Quer ler este post em PDF?

segunda-feira, 28 de março de 2011

CADERNO DE ANOTAÇÕES (21)

A CONCEPÇÃO - De Olímpio de Sousa Andrade: "É o comentário ao trecho de 'Os Sertões' que nos retém ainda agora. Não negamos prováveis leituras de Alencar por parte de Euclides da Cunha, parecendo mesmo que êle teria puxado de 'O Sertanejo' para o círculo de seus heróis aquêle 'centauro' mais de uma vez pôsto em cena no romance, em cujas páginas bem que poderia também ter colhido ou reforçado certas informações, como a da mata virgem no sertão do Ceará do século XVIII, a das históricas e ricas vivendas, de landlords sertanejos, e até mesmo - quem sabe? - a sugestão para o próximo paralelo, sugestão do contraste que está gritando nos títulos dos dois livros de Alencar, O SERTANEJO, O GAÚCHO" ("História e Interpretações de Os Sertões" - 1963 - página 220).

AS NOTAS

1) Visitei a área industrial do Parque Piauí, programa que nasceu do esfôrço e da inteligência de Osvaldo Soares do Nascimento.

2) Do mestre ilustrado Antônio José Pacífico Marques: "Seu talento a serviço da Secretaria de Educação atesta clarividencia do gôverno e vislumbra magnificas perspectivas ensino nosso Estado".

3) De Frederico Brandt, ativo e educado gerente de "A Pernambucana": "Congratulações feliz escolha governador Clímaco seu nome ilustre Secretário Educação almejando profícua administração".

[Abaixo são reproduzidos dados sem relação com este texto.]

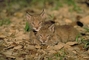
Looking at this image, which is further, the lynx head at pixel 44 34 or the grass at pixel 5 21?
the grass at pixel 5 21

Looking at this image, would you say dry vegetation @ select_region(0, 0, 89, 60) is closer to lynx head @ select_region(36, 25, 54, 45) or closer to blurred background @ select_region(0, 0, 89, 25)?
blurred background @ select_region(0, 0, 89, 25)

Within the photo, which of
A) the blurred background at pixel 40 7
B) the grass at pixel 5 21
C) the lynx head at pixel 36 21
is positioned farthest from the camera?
the blurred background at pixel 40 7

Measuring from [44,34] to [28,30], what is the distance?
5.05ft

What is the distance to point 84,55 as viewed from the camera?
8359mm

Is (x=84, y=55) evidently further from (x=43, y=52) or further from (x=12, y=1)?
(x=12, y=1)

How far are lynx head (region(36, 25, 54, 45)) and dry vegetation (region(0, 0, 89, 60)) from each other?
266mm

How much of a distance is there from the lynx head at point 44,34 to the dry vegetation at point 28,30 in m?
0.27

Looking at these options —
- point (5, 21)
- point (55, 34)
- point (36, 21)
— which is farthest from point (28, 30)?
point (55, 34)

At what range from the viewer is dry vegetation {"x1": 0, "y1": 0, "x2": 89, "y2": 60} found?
8375 mm

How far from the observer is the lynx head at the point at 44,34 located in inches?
340

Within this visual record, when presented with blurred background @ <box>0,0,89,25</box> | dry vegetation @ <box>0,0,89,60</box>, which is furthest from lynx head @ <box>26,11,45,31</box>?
blurred background @ <box>0,0,89,25</box>

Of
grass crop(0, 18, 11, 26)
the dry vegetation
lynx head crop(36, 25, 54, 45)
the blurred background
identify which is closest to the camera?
the dry vegetation

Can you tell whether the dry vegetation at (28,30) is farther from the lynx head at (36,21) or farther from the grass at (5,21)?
the lynx head at (36,21)

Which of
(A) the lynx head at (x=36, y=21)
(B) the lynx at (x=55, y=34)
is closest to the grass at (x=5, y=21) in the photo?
(A) the lynx head at (x=36, y=21)
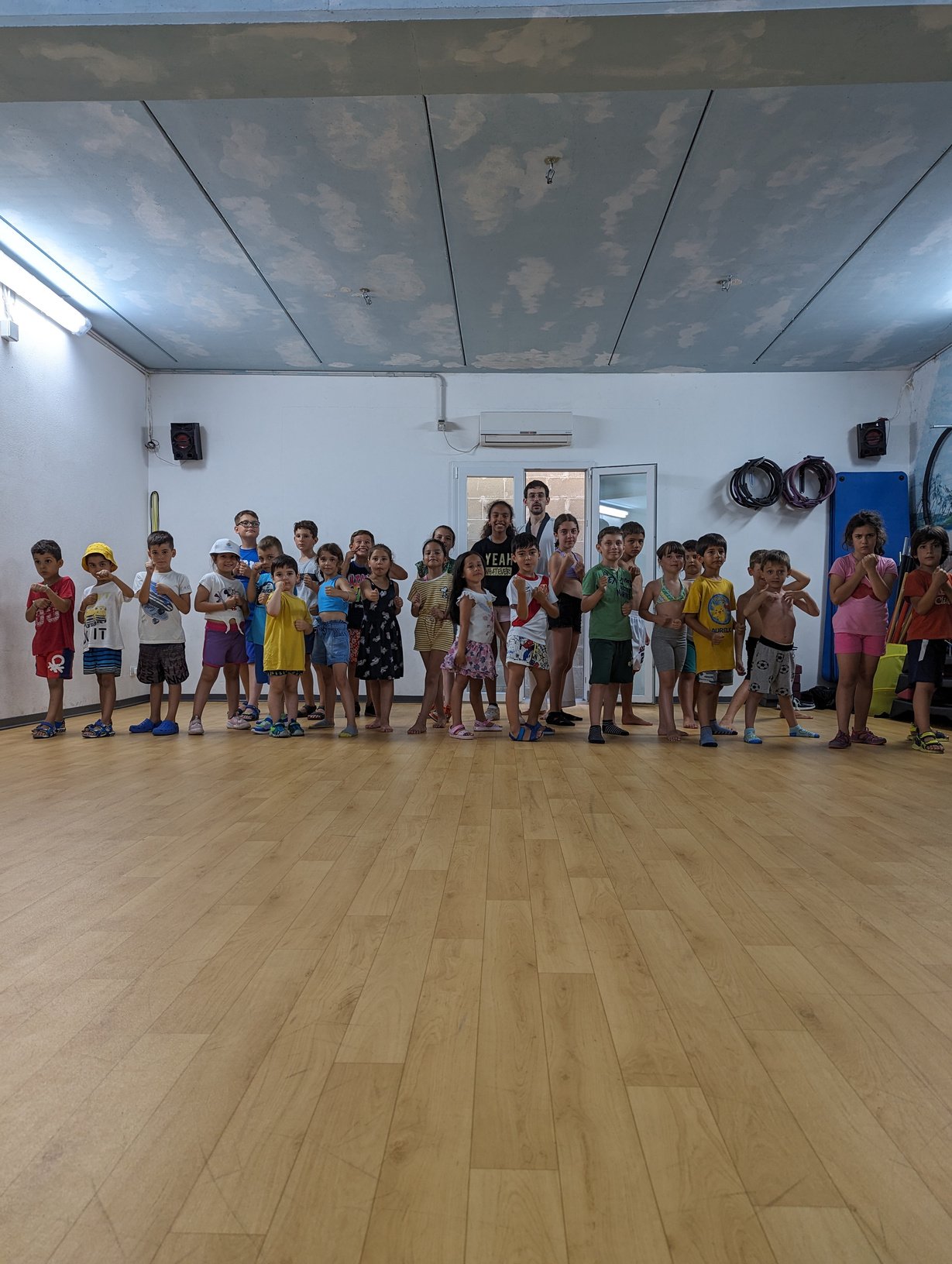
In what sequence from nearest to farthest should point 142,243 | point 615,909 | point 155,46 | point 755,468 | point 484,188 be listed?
point 615,909 → point 155,46 → point 484,188 → point 142,243 → point 755,468

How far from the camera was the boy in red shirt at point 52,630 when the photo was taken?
5.31 m

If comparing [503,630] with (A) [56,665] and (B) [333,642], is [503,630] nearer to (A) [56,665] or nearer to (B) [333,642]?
(B) [333,642]

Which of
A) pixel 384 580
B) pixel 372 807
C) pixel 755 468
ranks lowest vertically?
pixel 372 807

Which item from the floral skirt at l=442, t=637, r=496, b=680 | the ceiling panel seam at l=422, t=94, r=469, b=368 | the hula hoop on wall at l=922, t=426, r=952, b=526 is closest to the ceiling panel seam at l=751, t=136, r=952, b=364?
the hula hoop on wall at l=922, t=426, r=952, b=526

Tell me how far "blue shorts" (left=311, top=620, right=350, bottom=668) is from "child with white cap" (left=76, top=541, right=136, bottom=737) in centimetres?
122

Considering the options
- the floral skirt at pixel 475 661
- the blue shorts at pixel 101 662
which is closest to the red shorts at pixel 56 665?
the blue shorts at pixel 101 662

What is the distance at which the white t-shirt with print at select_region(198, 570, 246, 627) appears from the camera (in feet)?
18.1

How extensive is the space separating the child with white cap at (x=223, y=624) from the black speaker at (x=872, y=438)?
17.6 feet

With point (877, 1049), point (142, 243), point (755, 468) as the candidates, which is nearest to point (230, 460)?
point (142, 243)

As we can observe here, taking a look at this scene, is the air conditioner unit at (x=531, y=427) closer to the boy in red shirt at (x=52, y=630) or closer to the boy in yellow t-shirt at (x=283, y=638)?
the boy in yellow t-shirt at (x=283, y=638)

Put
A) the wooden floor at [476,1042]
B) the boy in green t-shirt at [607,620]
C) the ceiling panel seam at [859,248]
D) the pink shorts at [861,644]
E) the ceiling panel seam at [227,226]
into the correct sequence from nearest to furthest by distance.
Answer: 1. the wooden floor at [476,1042]
2. the ceiling panel seam at [227,226]
3. the ceiling panel seam at [859,248]
4. the pink shorts at [861,644]
5. the boy in green t-shirt at [607,620]

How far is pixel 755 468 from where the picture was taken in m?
Answer: 7.57

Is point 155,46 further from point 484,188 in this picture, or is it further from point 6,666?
point 6,666

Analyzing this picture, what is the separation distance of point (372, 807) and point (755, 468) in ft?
18.4
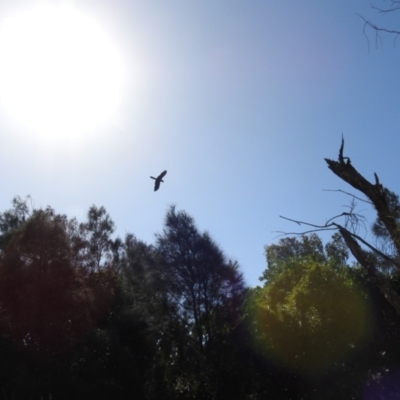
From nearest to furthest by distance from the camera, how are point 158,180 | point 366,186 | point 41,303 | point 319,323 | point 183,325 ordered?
point 366,186, point 158,180, point 319,323, point 41,303, point 183,325

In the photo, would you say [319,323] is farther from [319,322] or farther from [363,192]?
[363,192]

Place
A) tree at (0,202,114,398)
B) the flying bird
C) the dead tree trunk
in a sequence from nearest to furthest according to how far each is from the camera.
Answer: the dead tree trunk < the flying bird < tree at (0,202,114,398)

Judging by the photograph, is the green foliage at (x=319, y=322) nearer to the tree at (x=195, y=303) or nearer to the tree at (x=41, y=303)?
the tree at (x=195, y=303)

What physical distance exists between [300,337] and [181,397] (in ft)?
21.4

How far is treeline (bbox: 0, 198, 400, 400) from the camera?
38.7 feet

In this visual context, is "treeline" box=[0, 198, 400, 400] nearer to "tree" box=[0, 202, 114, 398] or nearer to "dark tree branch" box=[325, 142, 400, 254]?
"tree" box=[0, 202, 114, 398]

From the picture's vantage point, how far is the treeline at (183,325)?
11.8 meters

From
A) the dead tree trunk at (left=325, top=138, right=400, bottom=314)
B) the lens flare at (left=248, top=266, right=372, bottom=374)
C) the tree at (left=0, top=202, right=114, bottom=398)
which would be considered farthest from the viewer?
the tree at (left=0, top=202, right=114, bottom=398)

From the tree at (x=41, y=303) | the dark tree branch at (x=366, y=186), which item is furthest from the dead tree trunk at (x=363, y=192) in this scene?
the tree at (x=41, y=303)

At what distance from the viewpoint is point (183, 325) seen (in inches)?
681

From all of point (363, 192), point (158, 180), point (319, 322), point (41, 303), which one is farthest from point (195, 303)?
point (363, 192)

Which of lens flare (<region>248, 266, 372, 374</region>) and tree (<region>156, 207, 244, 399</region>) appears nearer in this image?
lens flare (<region>248, 266, 372, 374</region>)

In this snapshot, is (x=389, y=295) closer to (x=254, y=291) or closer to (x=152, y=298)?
(x=254, y=291)

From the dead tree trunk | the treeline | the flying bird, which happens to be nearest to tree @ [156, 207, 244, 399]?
the treeline
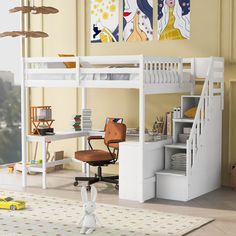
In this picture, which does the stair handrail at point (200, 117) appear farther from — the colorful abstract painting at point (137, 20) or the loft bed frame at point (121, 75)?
the colorful abstract painting at point (137, 20)

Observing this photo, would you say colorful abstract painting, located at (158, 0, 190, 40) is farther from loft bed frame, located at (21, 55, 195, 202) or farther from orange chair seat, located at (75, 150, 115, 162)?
orange chair seat, located at (75, 150, 115, 162)

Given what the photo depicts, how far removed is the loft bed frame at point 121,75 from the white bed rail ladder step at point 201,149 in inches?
9.9

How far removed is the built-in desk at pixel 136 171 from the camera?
555cm

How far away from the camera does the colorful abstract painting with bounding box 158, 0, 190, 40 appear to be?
6488mm

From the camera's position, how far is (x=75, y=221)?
4742 millimetres

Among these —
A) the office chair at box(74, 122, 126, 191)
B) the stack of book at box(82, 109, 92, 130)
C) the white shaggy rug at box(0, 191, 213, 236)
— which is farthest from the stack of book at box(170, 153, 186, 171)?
the stack of book at box(82, 109, 92, 130)

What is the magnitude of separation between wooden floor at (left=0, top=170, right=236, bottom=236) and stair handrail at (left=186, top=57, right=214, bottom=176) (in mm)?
372

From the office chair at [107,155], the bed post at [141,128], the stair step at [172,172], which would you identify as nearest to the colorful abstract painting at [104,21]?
the office chair at [107,155]

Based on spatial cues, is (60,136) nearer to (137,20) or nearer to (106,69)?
(106,69)

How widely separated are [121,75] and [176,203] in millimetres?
1324

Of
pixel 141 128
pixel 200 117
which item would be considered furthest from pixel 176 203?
pixel 200 117

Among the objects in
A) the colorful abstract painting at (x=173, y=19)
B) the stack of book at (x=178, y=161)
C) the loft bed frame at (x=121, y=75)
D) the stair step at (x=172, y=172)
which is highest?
the colorful abstract painting at (x=173, y=19)

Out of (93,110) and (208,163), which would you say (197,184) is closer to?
(208,163)

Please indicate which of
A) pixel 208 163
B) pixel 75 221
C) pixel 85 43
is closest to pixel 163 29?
pixel 85 43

4) Do velho amigo e mestre Manuel Madeira: "Congratulo-me vossa investidura cargo Secretário Educação".

5) Dos bondosos amigos Tomás Areia Leão e família e Mariazinha Areia Leão: "Cumprimentos grande amigo".

6) Da dedicada professôra Antônio Lobão: "Corpos docente e discente Grupo Miguel Rosa congratulam-se vossa investidura cargo Secretário Educação".

7) Dos piauienses ilustres Petrarca Sá e Walmor Carvalho: "Enviamos prezado amigo abraços congratulações e votos êxito sua gestão frente Secretaria Educação e Cultura".

8) Da competente secretária do anexo Arlindo Nogueira, professôra maria Camélia Moura Fé: "Como admiradora de V. Exa. venho trazer-lhe os melhores votos de auspiciosa administração. Peço a Deus pela sua saúde, pelo seu bom trabalho, pois o Piauí precisa de V. Exa. Êste é o meu mais ardente desejo".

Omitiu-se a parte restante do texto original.